In its Burlington Northern decision, the U.S. Supreme Court declared that adverse actions by employers that deter employees from complaining to the EEOC constitute illegal retaliation under Title VII. Ever since this decision, lower federal courts have struggled with defining what adverse actions fall under this test. Last month in an unpublished decision, the Fourth Circuit Court of Appeals (which includes North Carolina and South Carolina) concluded that an employer telling a complaining employee to "lay low" was retaliatory.
Maron v. Va. Polytechnic Inst. & State Univ. involved sex discrimination and Equal Pay Act claims by a university fundraiser. She alleged that after making internal complaints about her treatment, her supervisor at Virginia Tech told her that if she wanted to keep her job, she needed to become invisible and "stay off the radar." The district court granted summary judgment to Virginia Tech on this claim, concluding that the alleged comments were no more than petty slights.
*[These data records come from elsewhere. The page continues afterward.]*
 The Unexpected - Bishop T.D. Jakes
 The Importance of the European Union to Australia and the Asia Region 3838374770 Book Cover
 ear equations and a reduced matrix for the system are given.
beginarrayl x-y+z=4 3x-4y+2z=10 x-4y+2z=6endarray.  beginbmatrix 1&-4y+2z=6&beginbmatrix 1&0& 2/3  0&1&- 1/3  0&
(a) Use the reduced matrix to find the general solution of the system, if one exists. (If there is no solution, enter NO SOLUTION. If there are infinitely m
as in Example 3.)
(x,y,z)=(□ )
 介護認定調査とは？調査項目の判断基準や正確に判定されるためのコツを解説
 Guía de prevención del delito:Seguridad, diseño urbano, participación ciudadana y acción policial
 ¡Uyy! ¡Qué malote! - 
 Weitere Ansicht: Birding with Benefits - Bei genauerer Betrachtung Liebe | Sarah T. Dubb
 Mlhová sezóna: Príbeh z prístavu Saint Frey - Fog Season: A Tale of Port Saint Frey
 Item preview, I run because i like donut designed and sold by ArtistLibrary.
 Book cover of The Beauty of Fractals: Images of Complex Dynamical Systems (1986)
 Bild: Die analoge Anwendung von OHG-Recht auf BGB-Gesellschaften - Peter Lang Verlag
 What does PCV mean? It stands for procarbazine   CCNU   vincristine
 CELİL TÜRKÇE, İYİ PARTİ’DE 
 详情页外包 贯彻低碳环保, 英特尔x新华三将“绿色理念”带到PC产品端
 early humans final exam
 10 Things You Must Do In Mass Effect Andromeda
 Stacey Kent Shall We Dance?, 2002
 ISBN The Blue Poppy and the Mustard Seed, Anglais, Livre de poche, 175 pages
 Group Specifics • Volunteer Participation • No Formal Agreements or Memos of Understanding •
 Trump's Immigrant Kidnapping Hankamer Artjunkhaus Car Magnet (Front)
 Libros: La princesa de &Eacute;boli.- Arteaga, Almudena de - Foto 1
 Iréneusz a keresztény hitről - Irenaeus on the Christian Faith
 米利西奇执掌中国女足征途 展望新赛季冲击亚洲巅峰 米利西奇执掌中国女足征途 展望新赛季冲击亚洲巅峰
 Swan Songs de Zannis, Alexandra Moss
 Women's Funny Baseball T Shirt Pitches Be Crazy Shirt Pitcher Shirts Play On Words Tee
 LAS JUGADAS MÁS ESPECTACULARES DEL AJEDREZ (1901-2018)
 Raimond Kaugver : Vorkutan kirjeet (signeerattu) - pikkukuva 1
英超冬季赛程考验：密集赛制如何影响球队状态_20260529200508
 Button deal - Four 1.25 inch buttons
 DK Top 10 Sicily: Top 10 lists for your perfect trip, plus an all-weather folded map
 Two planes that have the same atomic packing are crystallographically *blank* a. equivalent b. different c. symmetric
The Fourth Circuit held a different view, reversing the dismissal and remanding the retaliation claim for trial. The court concluded that the administrator's alleged warnings would have dissuaded a reasonable employee from making further internal complaints or from reporting the matter to the EEOC over fears of losing her job, even if they resulted in no tangible action against her. The court noted that the plaintiff had received a written warning during this time period from the supervisor in question for sending her a personal email, conduct that would not objectively provoke such a reaction.
This case demonstrates that the previously employer-friendly Fourth Circuit has become considerably less predictable in its decisions. In recent years, the court has taken a broader view of employee rights, and of the degree of proof required for harassment, discrimination and retaliation claims to proceed to a jury for trial.